01 September 1999
United Nations Report, Wednesday, September 1, 1999
(East Timor, Democratic Republic of the Congo) (520) UN SECURITY COUNCIL CONDEMNS EAST TIMOR VIOLENCE The UN Security Council has condemned "in the strongest terms" the violence that has occurred in Dili, East Timor, since the region's UN-sponsored referendum on independence and demanded that local and Indonesian authorities take immediate steps to maintain security. The Council was briefed by UN officials during a closed-door session September 1, and then issued a statement through its current President, Ambassador Arnold Peter van Walsum of the Netherlands. The Council members "underlined the need for the popular consultation process and its follow-up to be completed in an atmosphere of peace and security without further violence," Walsum said. The Council members "demanded that the local authorities in East Timor take steps to arrest those responsible for the violence and bring them to justice (and) demanded also that the Indonesian government take immediate steps to prevent the recurrence of such incidents in the future," he said.
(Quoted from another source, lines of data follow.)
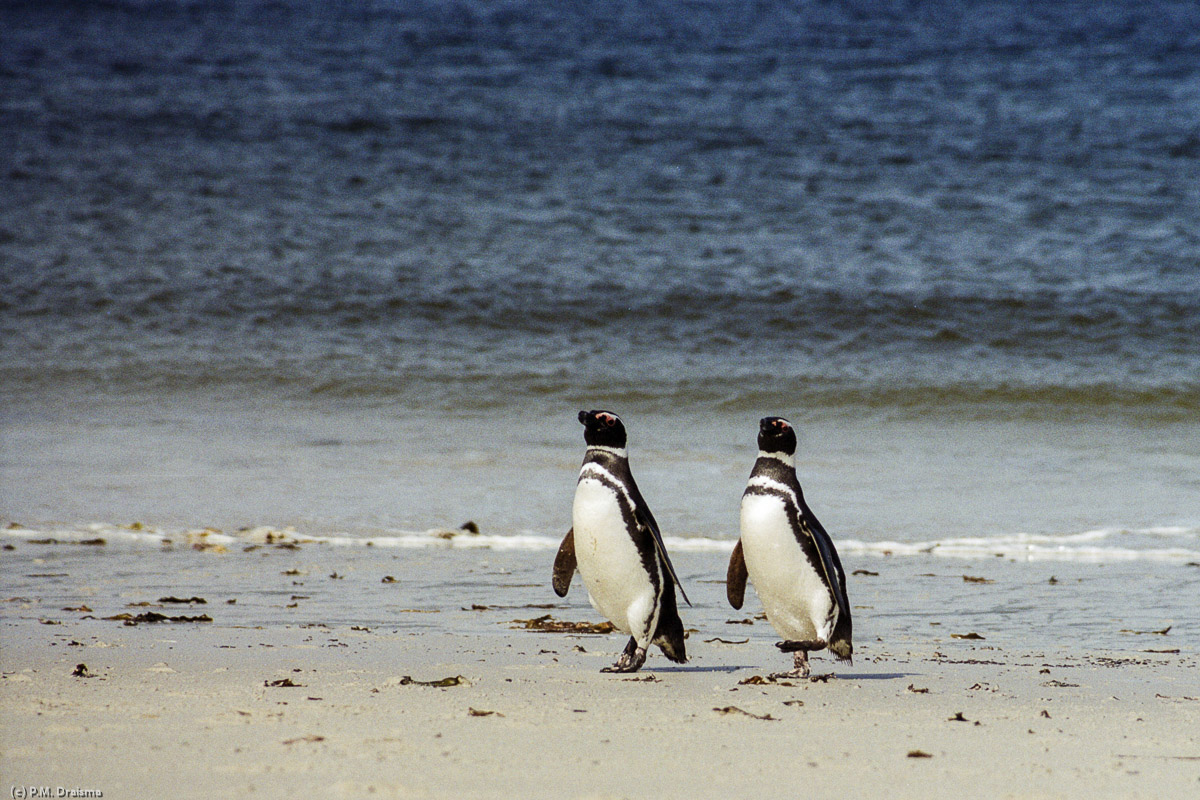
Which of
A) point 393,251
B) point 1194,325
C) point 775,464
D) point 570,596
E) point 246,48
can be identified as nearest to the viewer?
point 775,464

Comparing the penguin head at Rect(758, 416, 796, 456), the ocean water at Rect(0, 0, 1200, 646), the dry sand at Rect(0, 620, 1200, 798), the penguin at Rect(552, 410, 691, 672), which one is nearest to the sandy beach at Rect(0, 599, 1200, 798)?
the dry sand at Rect(0, 620, 1200, 798)

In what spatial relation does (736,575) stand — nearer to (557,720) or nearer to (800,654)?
(800,654)

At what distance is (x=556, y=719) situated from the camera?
306 cm

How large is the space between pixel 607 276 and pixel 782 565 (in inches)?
399

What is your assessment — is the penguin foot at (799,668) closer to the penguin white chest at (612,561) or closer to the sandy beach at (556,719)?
the sandy beach at (556,719)

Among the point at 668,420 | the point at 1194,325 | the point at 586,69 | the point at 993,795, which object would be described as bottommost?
the point at 993,795

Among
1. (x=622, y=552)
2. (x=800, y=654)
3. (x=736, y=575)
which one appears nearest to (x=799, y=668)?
(x=800, y=654)

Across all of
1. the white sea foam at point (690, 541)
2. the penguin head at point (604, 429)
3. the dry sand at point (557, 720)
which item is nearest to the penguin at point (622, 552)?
the penguin head at point (604, 429)

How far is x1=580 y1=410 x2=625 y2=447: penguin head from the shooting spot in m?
3.93

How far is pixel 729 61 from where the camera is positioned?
22766mm

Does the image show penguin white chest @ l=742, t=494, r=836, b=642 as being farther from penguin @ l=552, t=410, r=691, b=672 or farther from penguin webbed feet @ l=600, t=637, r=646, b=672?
penguin webbed feet @ l=600, t=637, r=646, b=672

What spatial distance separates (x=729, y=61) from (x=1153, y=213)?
9338 mm

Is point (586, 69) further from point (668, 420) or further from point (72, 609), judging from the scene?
point (72, 609)

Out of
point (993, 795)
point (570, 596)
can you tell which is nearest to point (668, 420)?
point (570, 596)
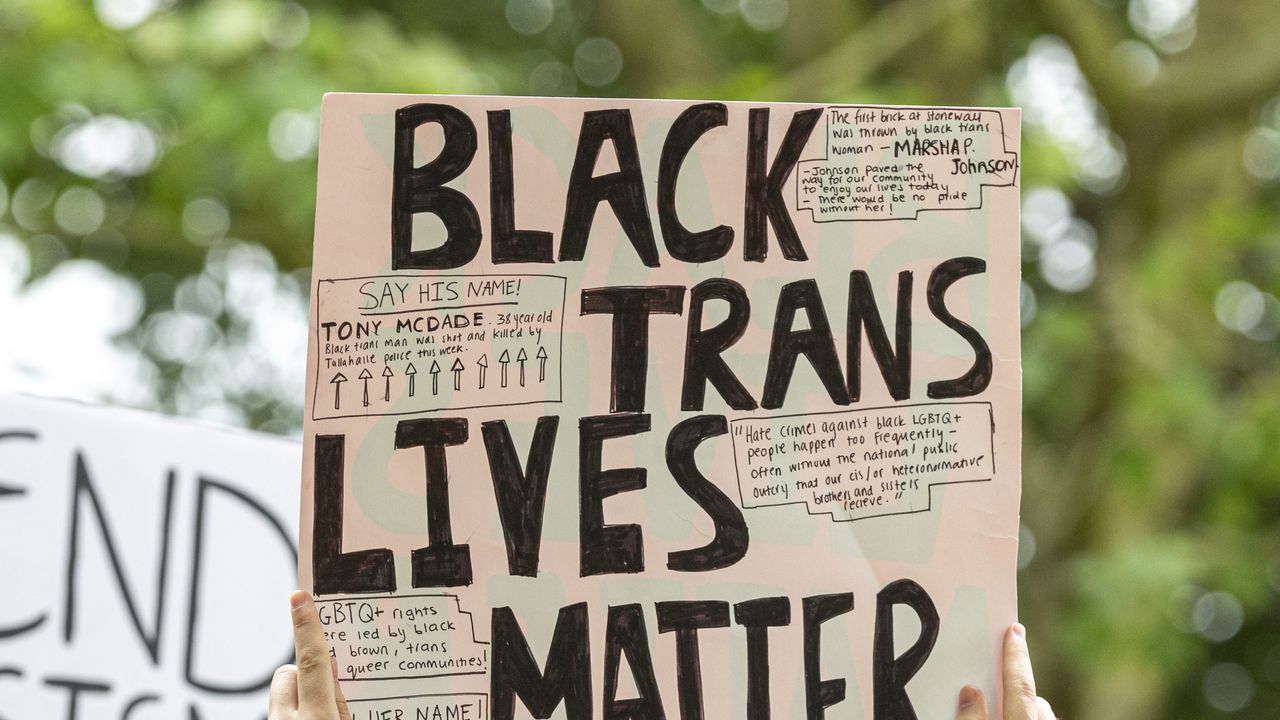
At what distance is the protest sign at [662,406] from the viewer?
1329 mm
Secretary General Kofi Annan also urged Indonesia to curb the violence. In a statement issued by press spokesman Fred Eckhard, the Secretary General called on the "Indonesian police to arrest those responsible for the violence and to take immediate steps to ensure that it does not happen again." But Eckhard said "it doesn't sound to me like the bandwagon is rolling" in the direction of UN intervention to save the agreement under which the referendum took place. British Ambassador Sir Jeremy Greenstock said the Security Council has not decided to send a mission to Dili but "everybody is talking about looking at sensible options, but we are not in a decision-making mode yet." At least five people were killed when anti-independence armed mobs rampaged near the UN compound in Dili, firing shots and chasing journalists into the compound. A UN worker was killed and two others are missing and presumed dead in other incidents. The August 30 referendum was conducted to allow East Timor residents to vote on whether they wish to gain independence from Indonesia or remain part of that country.